■ **WHAT TO PRODUCE**
Give back an exact copy of the entries beneath, minus the pictures.

■ **GIVEN DATA**
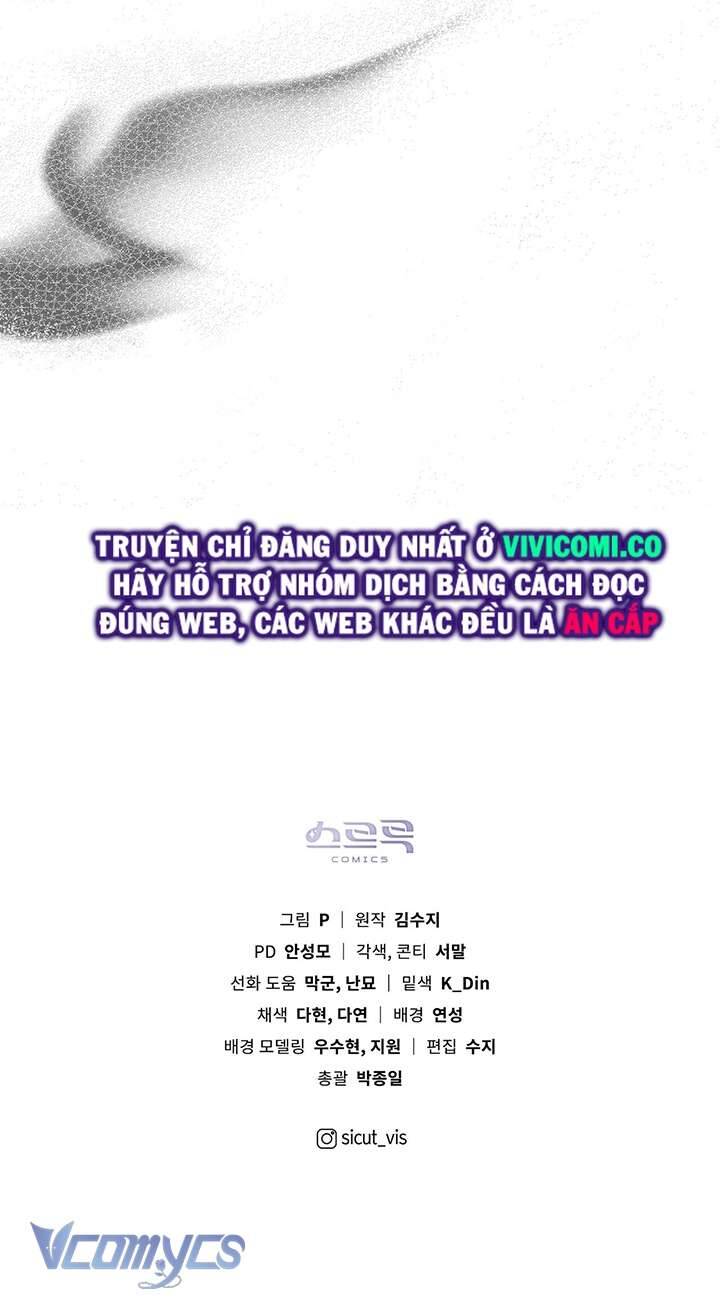 Dưới Bóng Cây Sồi Chapter 73 - Trang 2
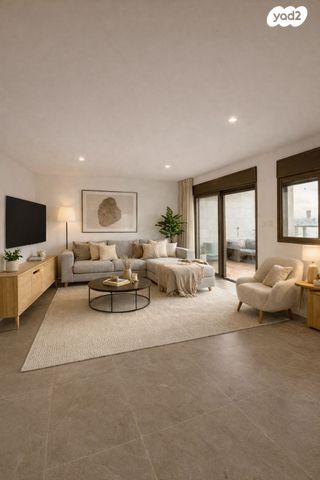 דירה, קרל פופר, נתניה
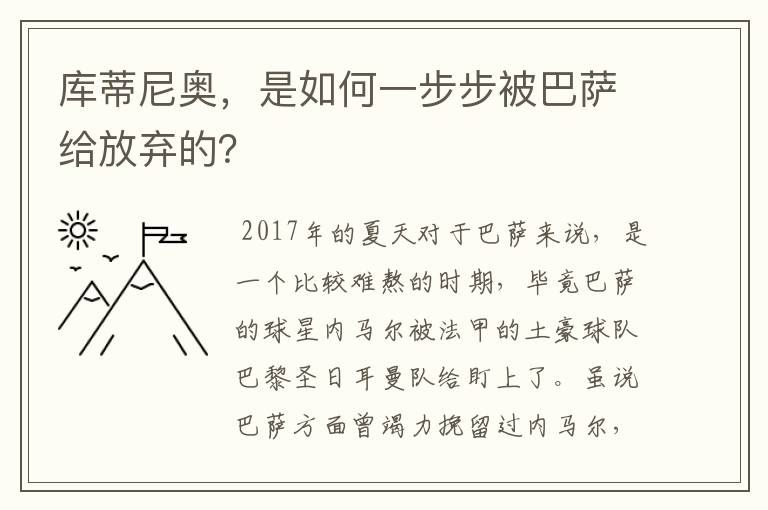 库蒂尼奥,是如何一步步被巴萨给放弃的?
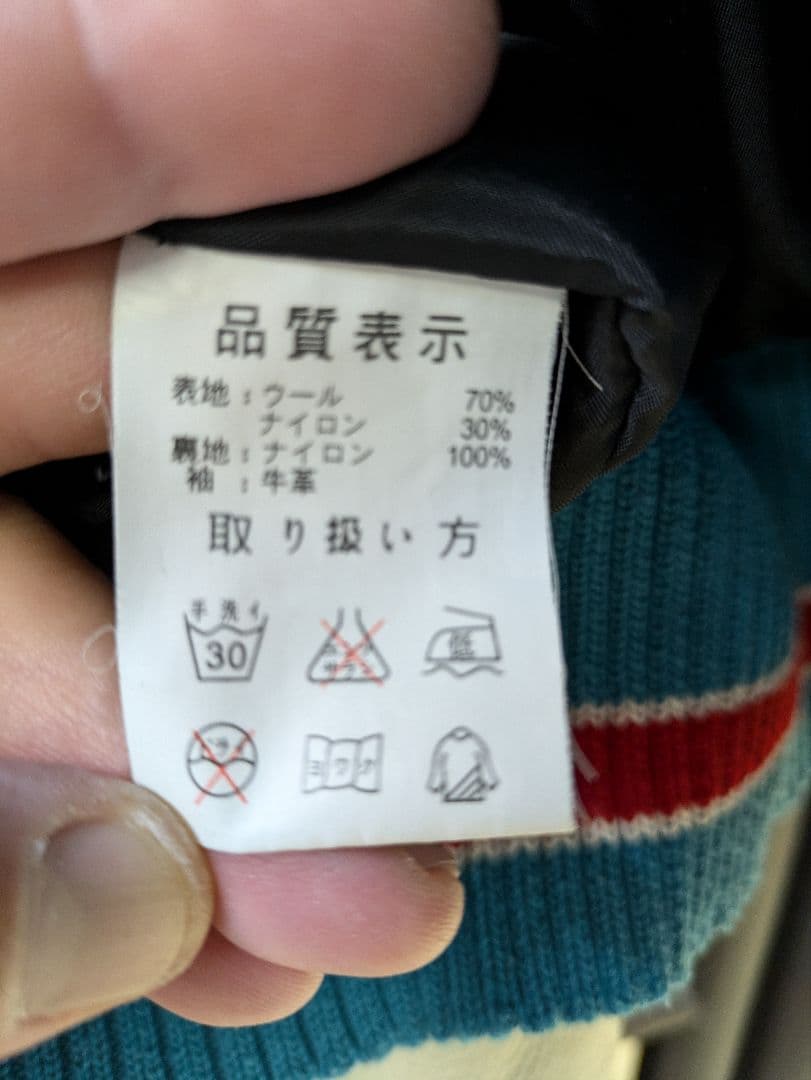 tapo　☆袖革フルデコ　スタジャン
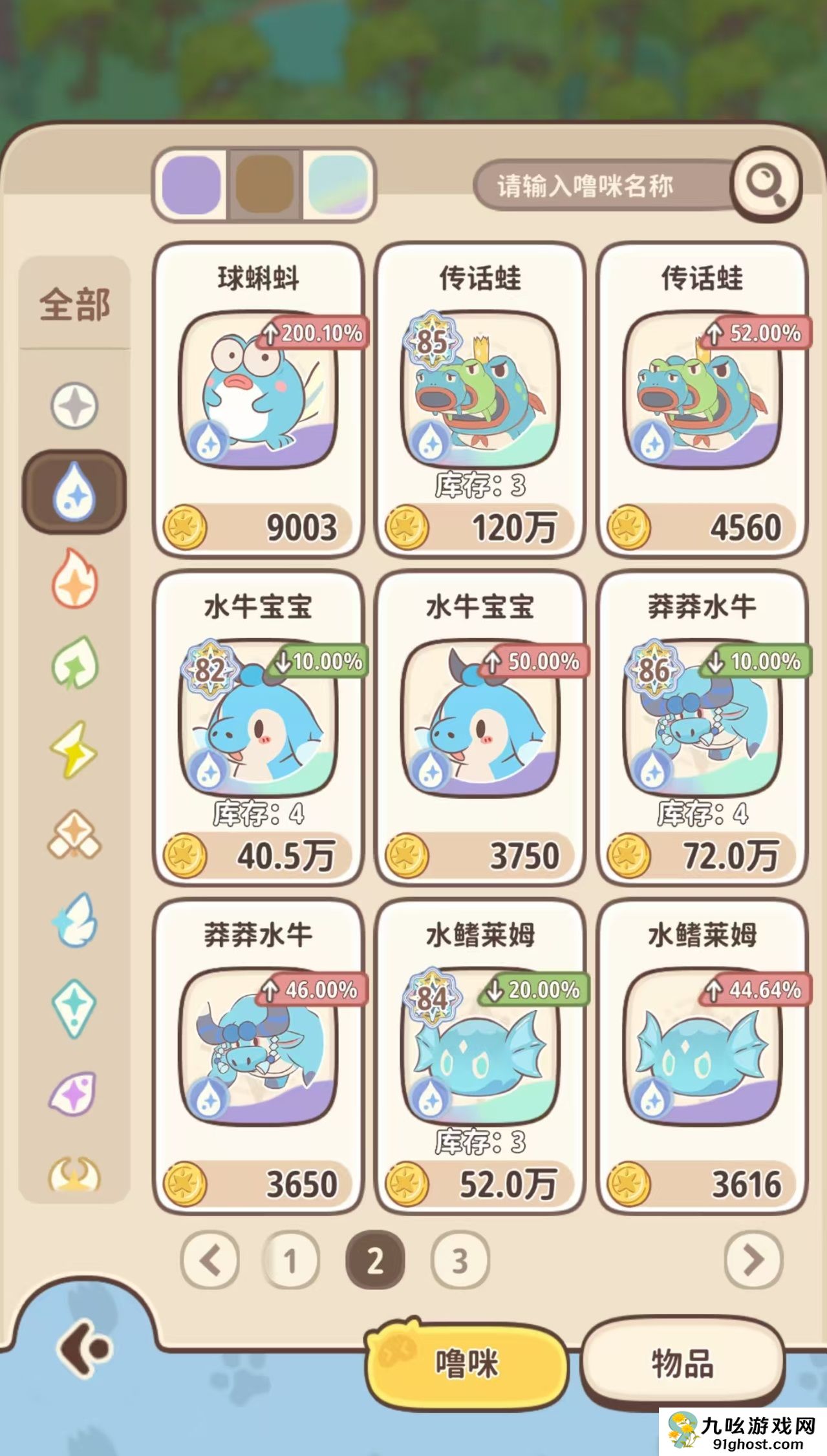 闪耀吧噜咪角色有什么用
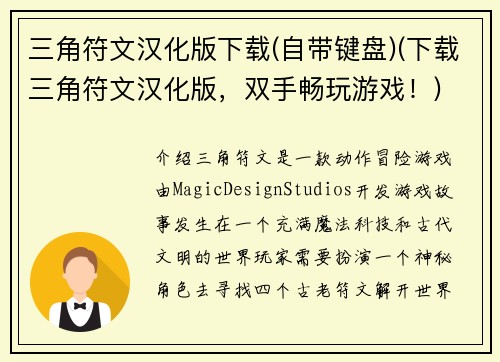 三角符文汉化版下载(自带键盘)(下载三角符文汉化版，双手畅玩游戏！)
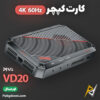 بهترین و ارزانترین قیمت خرید کارت کپچر 4K 60Hz پیوا Piva VD20 اورجینال
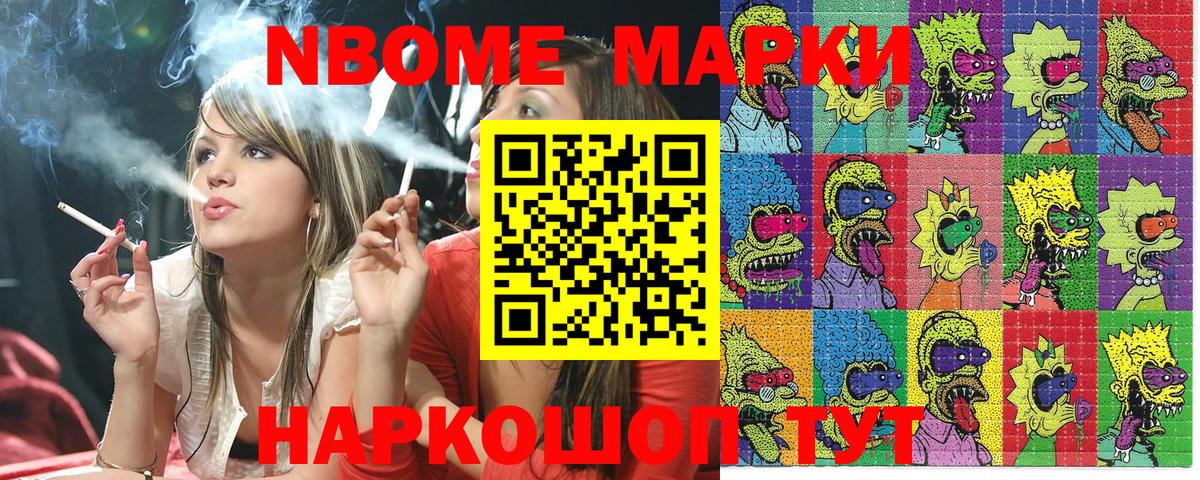 Марки NBOMe 1,5мг Магнитогорск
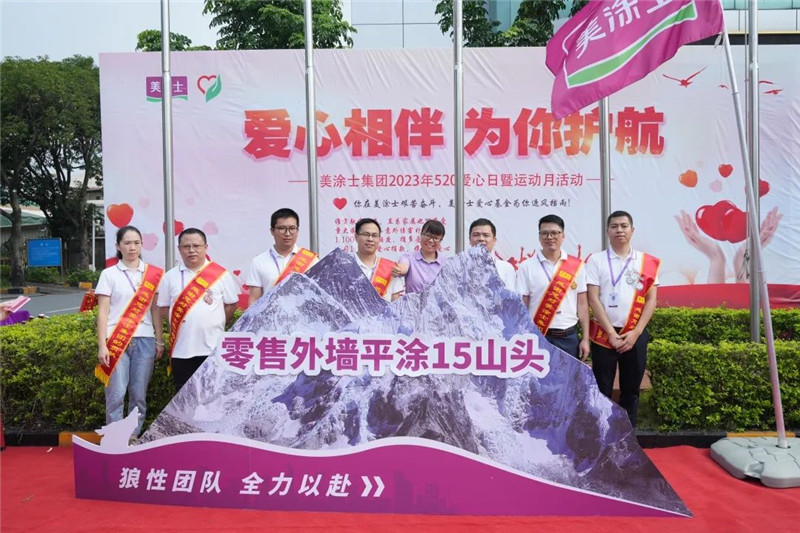 头号玩家官网-相信品牌力量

■ **REPLY TO THE TASK**
 Dưới Bóng Cây Sồi Chapter 73 - Trang 2
 דירה, קרל פופר, נתניה
 库蒂尼奥,是如何一步步被巴萨给放弃的?
 tapo　☆袖革フルデコ　スタジャン
 闪耀吧噜咪角色有什么用
 三角符文汉化版下载(自带键盘)(下载三角符文汉化版，双手畅玩游戏！)
 بهترین و ارزانترین قیمت خرید کارت کپچر 4K 60Hz پیوا Piva VD20 اورجینال
 Марки NBOMe 1,5мг Магнитогорск
 头号玩家官网-相信品牌力量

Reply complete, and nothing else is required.